Rund 2 1/2 Stunden dauerte die Vorstellung der Vorentwurfsplanung und die manchmal etwas stark ziselierte Diskussion über das Thema. Kurz zusammengefasst hier die wichtigsten Ergebnisse:
  • Die bereits in der SPD-Fraktionssitzung am 11. Mai gutgeheißene Lösung eines mehrfach gegliederten Längsbaues an der B 11/15 wurde genehmigt. Die Planer wurden beauftragt, bis zur nächsten Kreistagssitzung am 26. Juli die Eingabeplanung vorzustellen.
  • Beim energetischen Konzept hatte die Verwaltung vorgeschlagen, die Variante eines Passivhausstandard von vorne heraus auszuschließen. Unterstützt wurde diese Auffassung vom dem zuständigen Planer, der meinte, dadurch werde der Aufwand für die Lüftung in Anschaffung und Betrieb um rund 40 Prozent höher sein. Da diese Auffassung jedoch nicht mit Zahlen einer Kosten-Nutzen-Analyse belegt war, setzte u. a. die SPD durch, dass sowohl das Konzept eines optimierten EnEV 2009-Standard, wie auch des Passivhauses weiter untersucht werden.

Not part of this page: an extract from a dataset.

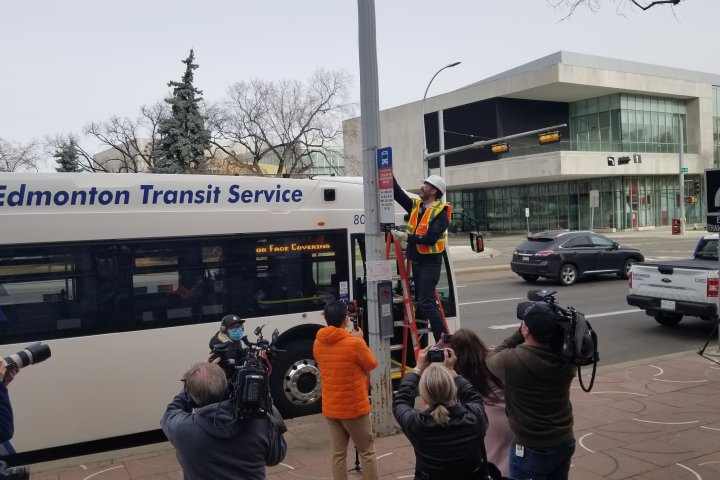 New bus stop signs to appear on Edmonton streets ahead of 2021 network launch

  • Obwohl niemand absehen kann, dass jemals eine Dreifachturnhalle gebraucht wird, soll die Zweifachturnhalle so geplant werden, dass eine spätere Erweiterung um einen Hallenteil möglich ist.
  • Die Landschaftsplanung in dem sensiblem Umfeld geht davon aus, dass keine wertvollen Bäume verloren gehen werden. Ein Altbestand an Pappeln muss allerdings entfernt werden. Alle Änderungen (auch an der Seenlandschaft) werden in enger in enger Abstimmung mit dem Markt Ergolding erfolgen.
  • Gleiches gilt für das Konzept für die Individual- und Busverkehre.
Zwei Mitarbeiter des bayerischen Innenministeriums gaben anschließend Auskunft über die Einführung des Digitalfunks für die Sicherheitskräfte. Von unserem Fernsehgerät zu Hause wissen wir, dass die analoge Technik bald der Vergangenheit angehören wird. Gleiches gilt für die Kommunikationsnetze von Feuerwehr, Rettungsdiensten und der Polizei. Auch diese Dienste können bald den rund 50 Jahre alten Analogfunk nicht mehr verwenden. Dadurch werden bayernweit etwa 3.500 Sendeanlagen entbehrlich. Allerdings müsse diese durch eine Handvoll TETRA-Funkmasten in der Region Landshut ersetzt werden. Eine Sendeanlagen stehen bereits fest; über andere laufen noch Verhandlungen. Begonnen wird diese Aktion in Kürze in Mittelfranken; Niederbayern ist in den Jahren 2013/14 an der Reihe. Noch ein Nachtrag zur Kreisausschuss-Sitzung vom 14. März, als das Erfolgsmodell der kostenfreien Fahrradbeförderung in den Zügen wieder kassiert wurde. Die Bezieher des Netzwerk-Reports der ersten Stunde werden sich erinnern, dass wir diesen Informationsdienst im Juni 2002 mit dieser Meldung gestartet haben, wurde doch die Fahrradbeförderung auf Drängen der SPD endlich durchgesetzt. Da dies und auch die Argumentation unserer Fraktionsvorsitzenden Ruth Müller in der vorletzten Kreisausschuss-Sitzung nicht wirklich umfassend über die Presse kommuniziert wurden, hat sie einen Leserbrief veröffentlicht. Wer diesen nicht mitbekommen hat, kann ihn auf der Homepage der Landkreis-SPD nochmals nachlesen: Bitte hier klicken Natürlich wird sich die SPD bemühen, die kontraproduktive Entscheidung vom März wieder rückgängig zu machen. Ideal wäre natürlich eine bayernweite Reglung.